The aim of this project was to
determine the role of the Tissue Inhibitor of Matrix
Metalloproteinases 3 (TIMP-3) in experimental allergic
encephalomyelitis (EAE); a model for the human disease
multiple sclerosis (MS). TIMP-3 is a potent inhibitor of
matrix metalloproteases and regulates angiogenesis as well as
apoptosis. During the acute phase of EAE, the clinical course
in either the actively or passively induced disease was
comparable to the TIMP-3-deficient (TIMP-3-/-) and wildtype
(WT) mice. However, during the late phase of the disease,
remission was significantly less pronounced in TIMP-3-/- mice
compared with WT mice (*p≤0.05). The histopathological
examinations of the spinal cords revealed that demyelinated
lesions persisted and were more prominent in TIMP-3-/- mice
than in WT mice. In parallel, the spinal cord of TIMP-3-/-
mice showed a reduced density of proliferating
oligodendroglial precursor cells which are critical for
re-myelination. In addition, in the spinal cord of TIMP-3-/-
mice the expression of pro-apoptotic ADAM-17 and caspase-3
was increased at the mRNA level when compared with WT mice.
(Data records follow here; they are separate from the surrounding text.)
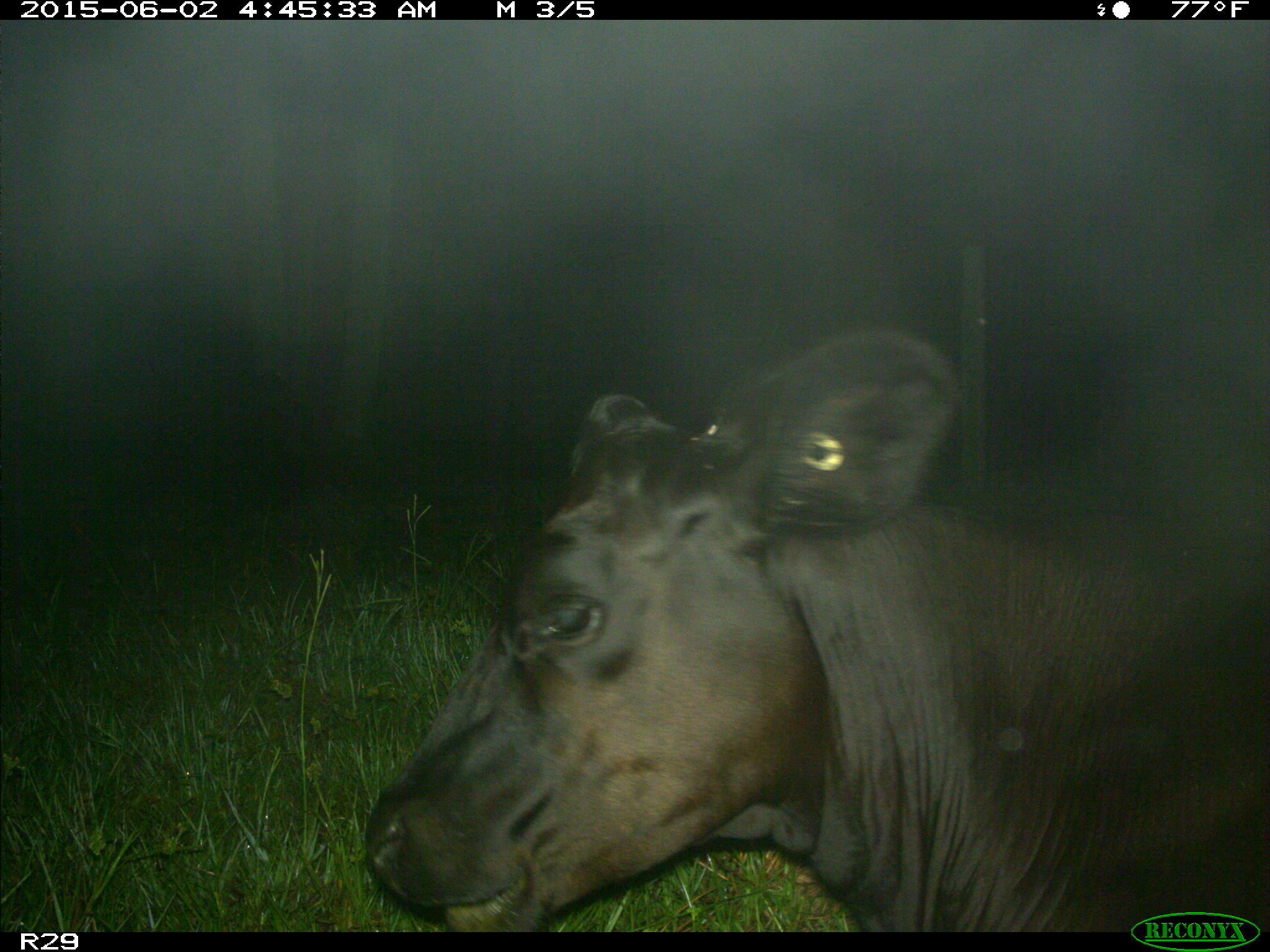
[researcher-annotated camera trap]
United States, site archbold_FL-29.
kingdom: Animalia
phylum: Chordata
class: Mammalia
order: Artiodactyla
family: Bovidae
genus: Bos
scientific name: Bos taurus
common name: domestic cow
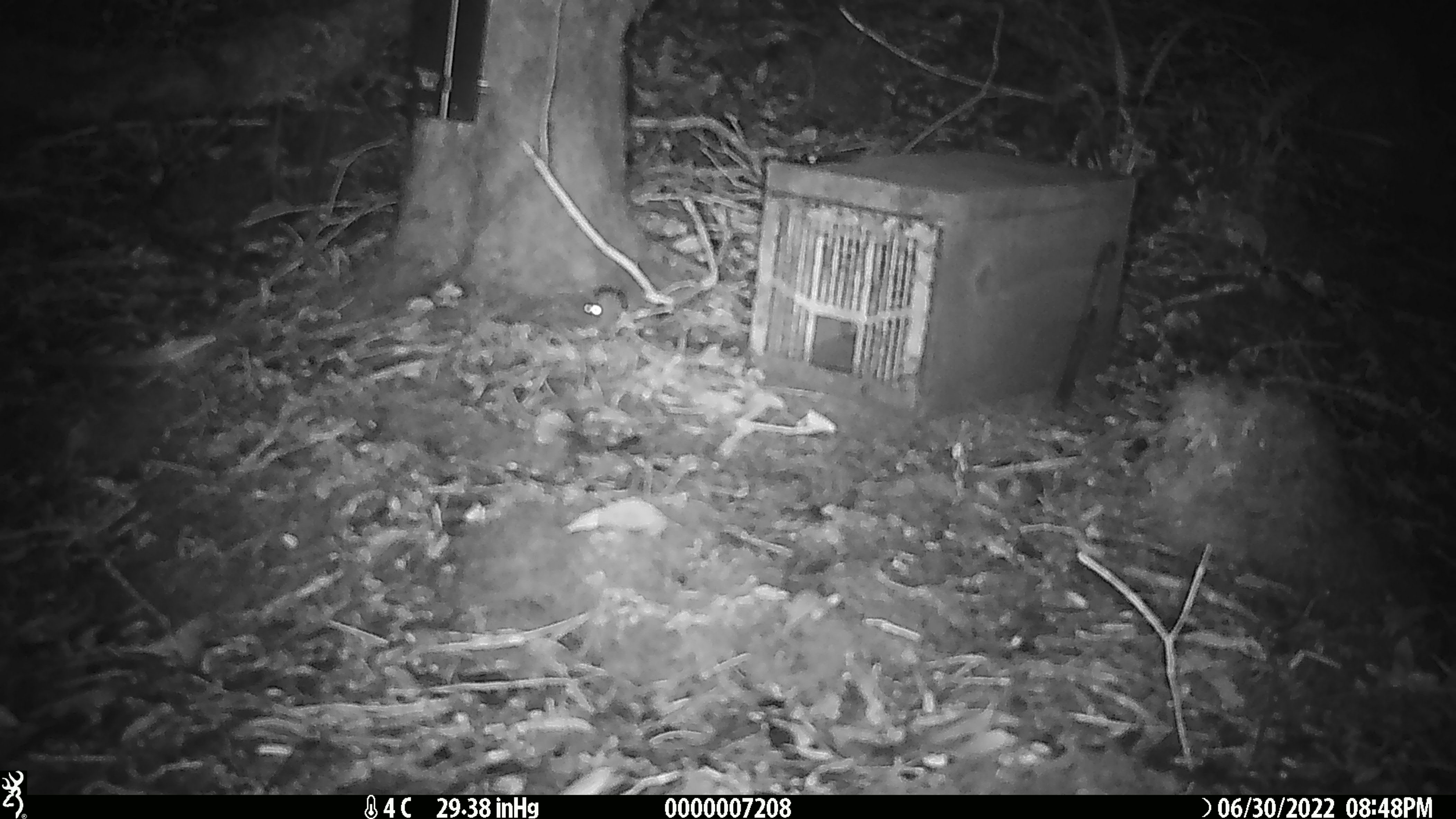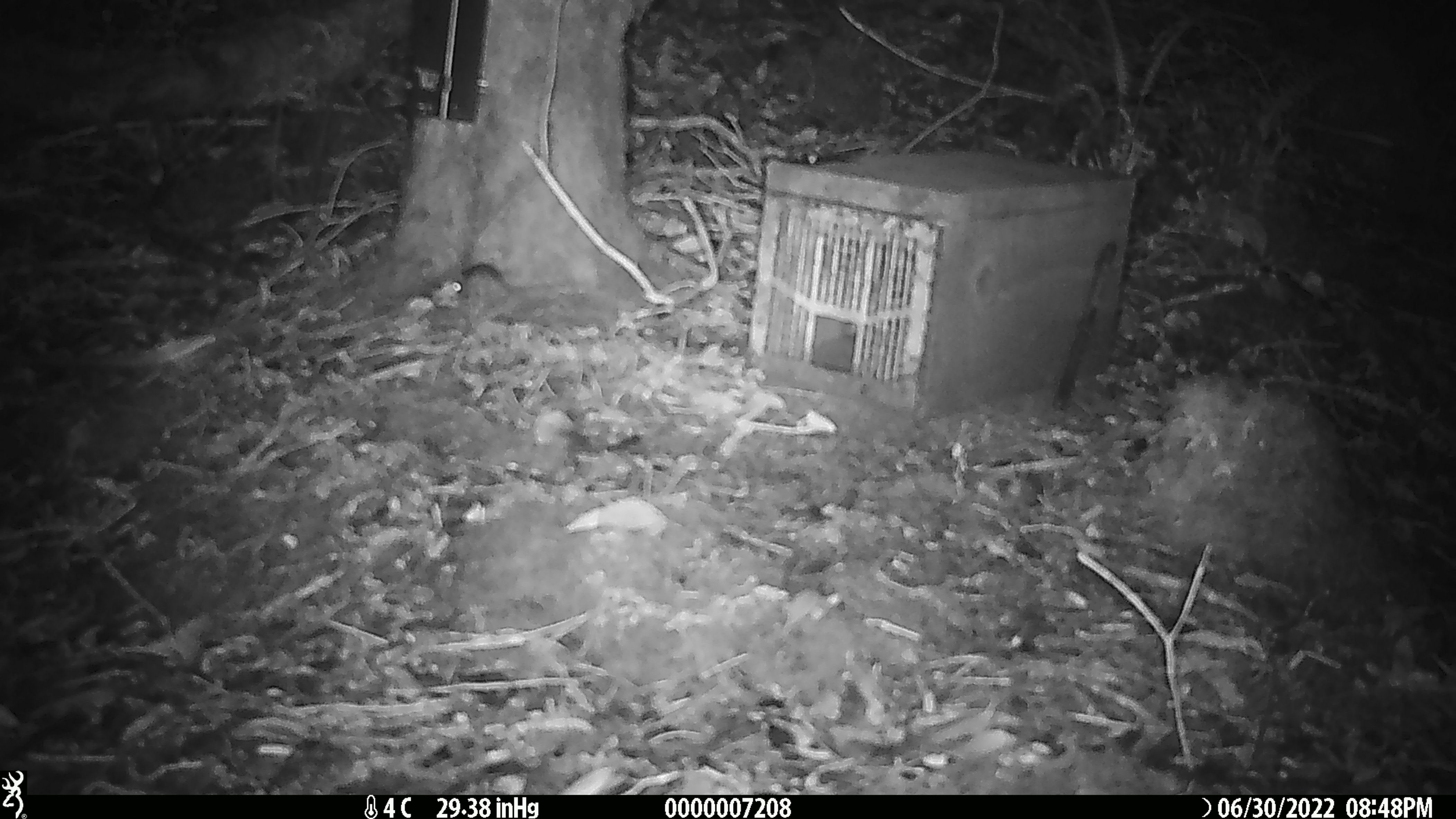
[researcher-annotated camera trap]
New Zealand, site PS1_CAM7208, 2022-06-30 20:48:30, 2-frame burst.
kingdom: Animalia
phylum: Chordata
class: Mammalia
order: Rodentia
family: Muridae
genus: Mus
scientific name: Mus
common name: mouse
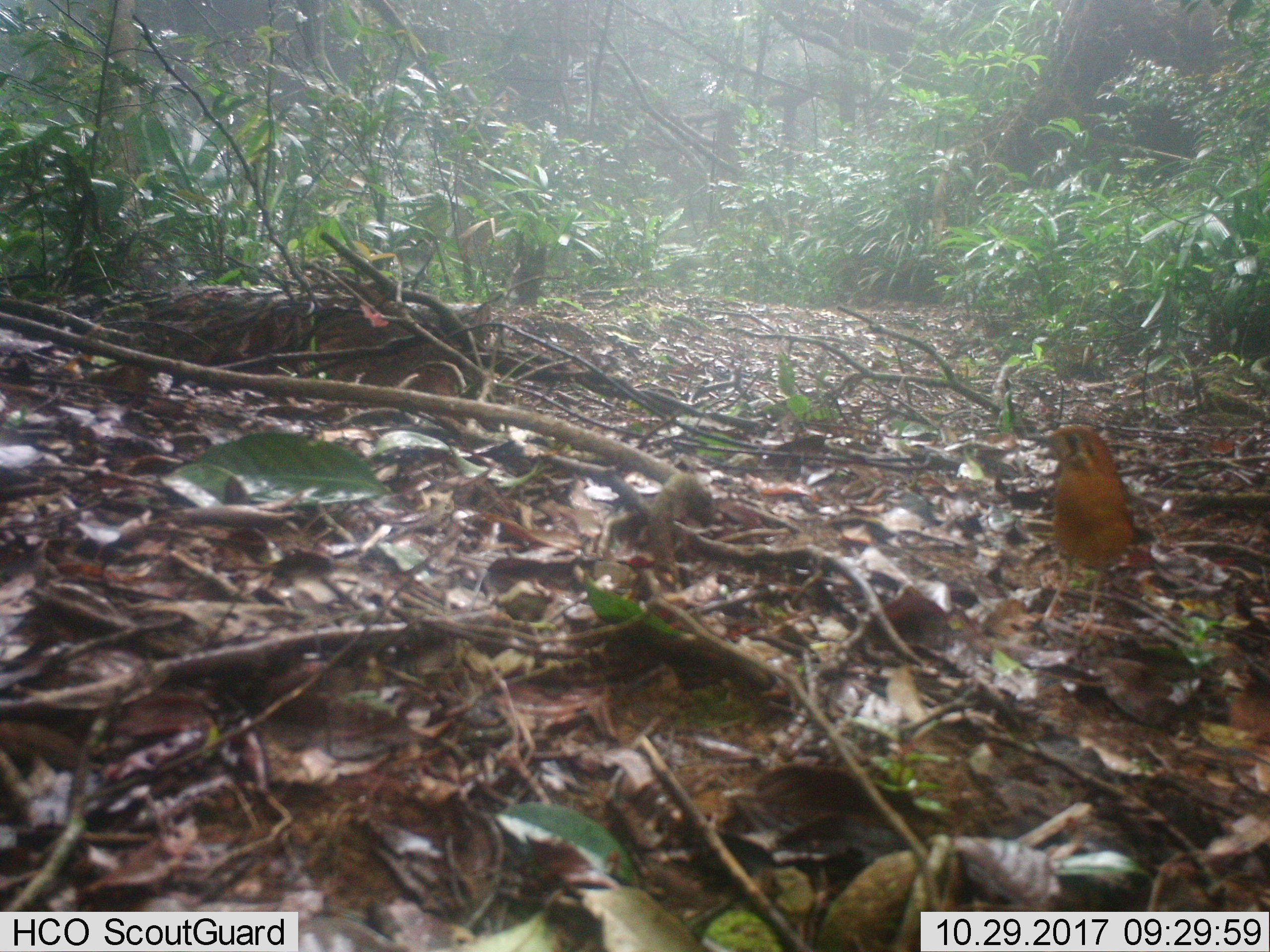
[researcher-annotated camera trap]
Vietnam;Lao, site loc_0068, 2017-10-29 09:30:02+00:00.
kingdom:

The ELISA analysis of TNF from the spinal cord revealed
higher levels of soluble TNF in TIMP-3-/- mice compared with
WT mice; this promotes through TNFR1(tumor necrosis factor
receptor 1) the apoptosis of the oligodendroglial
progenitors. In parallel, reduced levels of membrane-bound
TNF have been measured in TIMP-3-/- mice; this promotes
through TNFR2 (tumor necrosis factor receptor 2) the
accumulation of proliferating oligodendrocyte progenitors.
These results demonstrate that TIMP-3 is important for
re-myelination in the spinal cord during EAE. Absence of
remission from EAE in TIMP-3-/- mice is accompanied by a
shift in TNF activation which could contribute to defective
re-myelination through influencing the density of
oligodendroglial precursor cells. This work contributes to
our understanding of re-myelination and might lead to new
therapeutic approaches for the patients with MS.